World Wires

U.S.-style football making inroads in soccer-crazy Brazil

 

McClatchy Newspapers

Quarterback Ramon Martire hopes that with luck and with practice, the No. 4 he wears might someday draw comparisons to another No. 4: future NFL Hall of Famer Brett Favre. But right now, Martire, a 23-year-old design student from Rio de Janeiro, must content himself with steering his local team, Fluminense Imperadores, through its practices on the beach here in Rio.

Martire is one of a growing number of Brazilian men and women who are embracing U.S.-style football, still a distinctly alien sport in a country known worldwide for its stylish mastery of soccer.

“I see the sport with a great future in Brazil because of the aggressiveness, the energy, the determination and the amount of dedication put into the game,” he said. “This represents Brazil.”

Martire’s Imperadores are one of the three men’s teams that play full-contact American football, with pads, in Rio. Flavio Cardia, 35, an auctioneer who serves as the executive director of the Brazilian Association of American Football, said there were more than 60 other teams across the country.

The association, established in 2000, also runs a Brazilian national team and has the backing of the International Federation of American Football, which promotes the game around the globe.

Known worldwide not only for soccer but also for volleyball and Formula One racing, Brazil perhaps isn’t the first country that comes to mind for American football. But Brazil has welcomed other American sports – such as basketball, mixed martial arts and rodeo – that have become part of its sporting culture. Anderson Varejao and Leandro Barbosa are among a handful of Brazilians who play in the NBA.
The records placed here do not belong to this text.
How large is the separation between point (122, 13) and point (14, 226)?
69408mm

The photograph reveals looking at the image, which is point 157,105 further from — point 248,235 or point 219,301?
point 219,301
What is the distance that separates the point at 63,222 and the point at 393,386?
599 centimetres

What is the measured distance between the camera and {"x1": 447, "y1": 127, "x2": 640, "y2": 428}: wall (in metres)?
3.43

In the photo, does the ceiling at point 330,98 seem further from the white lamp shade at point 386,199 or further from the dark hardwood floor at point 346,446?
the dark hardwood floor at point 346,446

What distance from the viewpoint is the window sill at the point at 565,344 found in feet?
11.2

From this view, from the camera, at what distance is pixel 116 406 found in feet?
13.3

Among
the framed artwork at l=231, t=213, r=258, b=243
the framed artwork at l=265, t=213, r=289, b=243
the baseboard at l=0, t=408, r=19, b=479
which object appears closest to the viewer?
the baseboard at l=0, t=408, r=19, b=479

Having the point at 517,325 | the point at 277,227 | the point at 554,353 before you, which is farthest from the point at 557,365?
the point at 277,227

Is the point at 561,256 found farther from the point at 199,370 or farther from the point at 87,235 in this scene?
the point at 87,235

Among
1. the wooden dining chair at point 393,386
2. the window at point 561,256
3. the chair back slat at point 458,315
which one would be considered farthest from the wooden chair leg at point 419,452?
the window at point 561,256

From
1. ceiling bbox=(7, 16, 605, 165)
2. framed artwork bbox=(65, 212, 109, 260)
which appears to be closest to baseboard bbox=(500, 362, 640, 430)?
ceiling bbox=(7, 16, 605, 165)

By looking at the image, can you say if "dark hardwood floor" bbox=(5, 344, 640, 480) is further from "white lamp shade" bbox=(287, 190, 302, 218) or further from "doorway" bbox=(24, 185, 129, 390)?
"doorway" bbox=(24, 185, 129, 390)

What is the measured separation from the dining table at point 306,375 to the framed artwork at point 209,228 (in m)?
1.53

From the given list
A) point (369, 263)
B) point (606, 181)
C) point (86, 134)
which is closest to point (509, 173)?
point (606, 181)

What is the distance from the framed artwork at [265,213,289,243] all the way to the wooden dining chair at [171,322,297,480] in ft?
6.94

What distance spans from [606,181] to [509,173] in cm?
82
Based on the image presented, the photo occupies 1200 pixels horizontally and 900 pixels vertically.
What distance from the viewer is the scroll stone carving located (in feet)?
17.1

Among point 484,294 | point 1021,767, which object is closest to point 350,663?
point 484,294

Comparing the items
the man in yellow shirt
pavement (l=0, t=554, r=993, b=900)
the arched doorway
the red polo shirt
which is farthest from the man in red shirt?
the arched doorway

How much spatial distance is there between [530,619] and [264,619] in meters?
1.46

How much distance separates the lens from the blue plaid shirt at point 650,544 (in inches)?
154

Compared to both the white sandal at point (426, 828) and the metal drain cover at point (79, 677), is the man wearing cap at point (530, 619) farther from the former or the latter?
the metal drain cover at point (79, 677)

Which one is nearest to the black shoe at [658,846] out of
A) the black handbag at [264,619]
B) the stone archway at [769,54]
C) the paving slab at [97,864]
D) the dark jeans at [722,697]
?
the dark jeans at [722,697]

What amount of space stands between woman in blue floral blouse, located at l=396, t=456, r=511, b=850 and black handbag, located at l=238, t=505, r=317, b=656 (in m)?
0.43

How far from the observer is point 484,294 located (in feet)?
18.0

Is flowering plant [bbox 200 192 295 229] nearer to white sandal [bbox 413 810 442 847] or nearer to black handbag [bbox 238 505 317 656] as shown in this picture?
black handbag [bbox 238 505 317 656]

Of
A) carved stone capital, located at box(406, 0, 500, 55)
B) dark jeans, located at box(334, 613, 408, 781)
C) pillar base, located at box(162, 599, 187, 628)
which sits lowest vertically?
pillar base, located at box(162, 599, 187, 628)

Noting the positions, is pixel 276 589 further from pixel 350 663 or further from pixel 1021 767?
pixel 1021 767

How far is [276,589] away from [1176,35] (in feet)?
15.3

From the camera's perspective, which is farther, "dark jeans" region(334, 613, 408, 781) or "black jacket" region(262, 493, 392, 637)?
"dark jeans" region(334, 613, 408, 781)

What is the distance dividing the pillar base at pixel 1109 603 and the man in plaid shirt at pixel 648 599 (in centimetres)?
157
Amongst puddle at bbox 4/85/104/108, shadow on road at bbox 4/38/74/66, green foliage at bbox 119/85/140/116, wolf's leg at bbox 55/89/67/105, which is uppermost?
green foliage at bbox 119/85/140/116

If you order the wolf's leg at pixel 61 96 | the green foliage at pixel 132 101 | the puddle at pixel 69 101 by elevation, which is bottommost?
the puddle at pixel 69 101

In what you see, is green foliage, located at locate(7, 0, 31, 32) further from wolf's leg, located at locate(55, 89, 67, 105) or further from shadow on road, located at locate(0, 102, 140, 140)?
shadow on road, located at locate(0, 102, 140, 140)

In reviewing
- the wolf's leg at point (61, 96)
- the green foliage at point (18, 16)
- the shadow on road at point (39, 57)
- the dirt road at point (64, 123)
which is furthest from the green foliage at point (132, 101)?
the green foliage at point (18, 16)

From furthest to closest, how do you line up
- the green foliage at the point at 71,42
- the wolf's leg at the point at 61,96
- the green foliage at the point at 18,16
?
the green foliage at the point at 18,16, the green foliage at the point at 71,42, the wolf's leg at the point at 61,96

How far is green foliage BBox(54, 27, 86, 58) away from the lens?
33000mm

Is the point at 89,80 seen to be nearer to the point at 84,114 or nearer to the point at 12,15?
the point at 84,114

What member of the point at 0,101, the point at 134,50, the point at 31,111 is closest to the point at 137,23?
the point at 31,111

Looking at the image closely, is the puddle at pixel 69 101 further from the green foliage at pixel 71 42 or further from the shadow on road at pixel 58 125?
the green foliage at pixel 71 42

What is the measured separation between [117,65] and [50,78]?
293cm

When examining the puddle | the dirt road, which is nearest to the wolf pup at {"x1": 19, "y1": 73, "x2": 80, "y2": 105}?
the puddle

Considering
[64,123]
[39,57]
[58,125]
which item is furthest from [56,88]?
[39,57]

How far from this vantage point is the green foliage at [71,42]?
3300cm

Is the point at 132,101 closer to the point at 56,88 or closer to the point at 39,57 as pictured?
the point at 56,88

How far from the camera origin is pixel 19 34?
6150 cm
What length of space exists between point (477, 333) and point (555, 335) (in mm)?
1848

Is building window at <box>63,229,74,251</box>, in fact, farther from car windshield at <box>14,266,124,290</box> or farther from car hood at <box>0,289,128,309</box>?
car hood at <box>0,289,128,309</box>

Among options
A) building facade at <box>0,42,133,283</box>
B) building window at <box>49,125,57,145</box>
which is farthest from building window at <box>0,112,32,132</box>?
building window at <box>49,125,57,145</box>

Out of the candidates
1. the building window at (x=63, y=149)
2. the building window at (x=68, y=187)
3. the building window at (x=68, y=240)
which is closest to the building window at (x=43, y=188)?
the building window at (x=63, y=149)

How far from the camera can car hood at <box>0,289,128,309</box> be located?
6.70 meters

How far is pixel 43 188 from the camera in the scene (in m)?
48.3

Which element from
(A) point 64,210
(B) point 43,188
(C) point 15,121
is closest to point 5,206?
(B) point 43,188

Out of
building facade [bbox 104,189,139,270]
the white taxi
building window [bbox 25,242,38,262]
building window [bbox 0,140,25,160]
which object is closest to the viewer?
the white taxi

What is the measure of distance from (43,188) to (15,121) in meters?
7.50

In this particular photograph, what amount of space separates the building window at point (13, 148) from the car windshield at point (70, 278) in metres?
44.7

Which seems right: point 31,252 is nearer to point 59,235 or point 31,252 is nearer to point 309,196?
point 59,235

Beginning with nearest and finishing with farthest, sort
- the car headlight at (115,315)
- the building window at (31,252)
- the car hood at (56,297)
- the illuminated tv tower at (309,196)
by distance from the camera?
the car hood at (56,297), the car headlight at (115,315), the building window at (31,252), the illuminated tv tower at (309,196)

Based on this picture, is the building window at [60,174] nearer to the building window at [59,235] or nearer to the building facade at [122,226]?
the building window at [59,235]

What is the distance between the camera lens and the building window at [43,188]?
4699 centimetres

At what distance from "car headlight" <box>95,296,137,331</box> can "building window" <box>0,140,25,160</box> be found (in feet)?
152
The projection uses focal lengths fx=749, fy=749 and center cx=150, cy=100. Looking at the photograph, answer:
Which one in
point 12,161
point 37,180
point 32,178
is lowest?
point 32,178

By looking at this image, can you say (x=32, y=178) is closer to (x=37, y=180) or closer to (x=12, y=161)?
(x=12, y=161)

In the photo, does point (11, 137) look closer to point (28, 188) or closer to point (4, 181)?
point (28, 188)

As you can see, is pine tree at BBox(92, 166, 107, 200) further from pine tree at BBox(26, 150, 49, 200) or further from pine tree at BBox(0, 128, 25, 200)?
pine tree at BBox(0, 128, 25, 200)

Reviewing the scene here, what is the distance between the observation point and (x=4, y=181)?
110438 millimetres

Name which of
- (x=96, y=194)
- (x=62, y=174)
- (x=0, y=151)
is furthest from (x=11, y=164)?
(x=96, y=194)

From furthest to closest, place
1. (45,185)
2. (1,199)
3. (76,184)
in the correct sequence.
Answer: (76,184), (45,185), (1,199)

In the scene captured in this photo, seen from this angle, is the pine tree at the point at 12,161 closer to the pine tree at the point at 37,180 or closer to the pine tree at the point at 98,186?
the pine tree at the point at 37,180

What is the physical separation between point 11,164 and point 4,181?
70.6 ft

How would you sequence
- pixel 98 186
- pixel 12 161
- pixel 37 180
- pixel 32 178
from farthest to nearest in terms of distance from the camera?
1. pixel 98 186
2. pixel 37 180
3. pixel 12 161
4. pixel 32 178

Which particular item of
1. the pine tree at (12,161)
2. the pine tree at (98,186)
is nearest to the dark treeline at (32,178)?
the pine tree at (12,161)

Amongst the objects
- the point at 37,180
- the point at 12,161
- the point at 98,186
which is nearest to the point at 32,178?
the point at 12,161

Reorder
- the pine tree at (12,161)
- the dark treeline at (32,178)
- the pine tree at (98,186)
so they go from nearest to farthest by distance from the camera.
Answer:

American football is just getting started here. It was first played here in the 1980s, reputedly introduced by a Rio native who learned the game while on vacation in the United States and began playing with friends at Copacabana Beach.

As far as local officials can determine, Brazil has yet to produce an NFL player, nor is it exactly a major stop on the tour of American college coaches looking for recruits. Perhaps its best-known player is Maikon Bonani, a native of Sao Paulo who’s a kicker for the University of South Florida.

Another Brazilian star already is playing pro football in the U.S., but not with the NFL. Her name is Deniele Barbosa, and she’s the starting quarterback for the Miami Fury of the Women’s Football Alliance, a full-contact women’s league.

In the 1990s, Brazil’s national sports channel carried a weekly broadcast, Cardia said. ESPN has broadcast American football games here and plans to add college football broadcasts this year, Cardia said.

But getting exposure has proved to be only half the battle.

Finding a Portuguese copy of the rules of American football is extremely difficult. In crowded cities, few athletic fields aren’t already devoted to soccer. Equipment is expensive if bought locally, so teams rely on players to bring back equipment when they travel to the U.S.

Players such as Martire, the quarterback, often buy their own equipment, and it isn’t cheap. A full set of pads shipped to Rio from an American outfitter costs about $240, while a helmet costs about $214. Bigger equipment, such as tackling dummies, has yet to arrive.

These factors drove the sport to where just about everything else in Rio ends up sooner or later: the beach, where space is free, the need for equipment minimal and a ready audience rarely lacking. Thus Brazilian beach football was born.

Visintainer, a student at Penn State University, reported this story for a class in international journalism.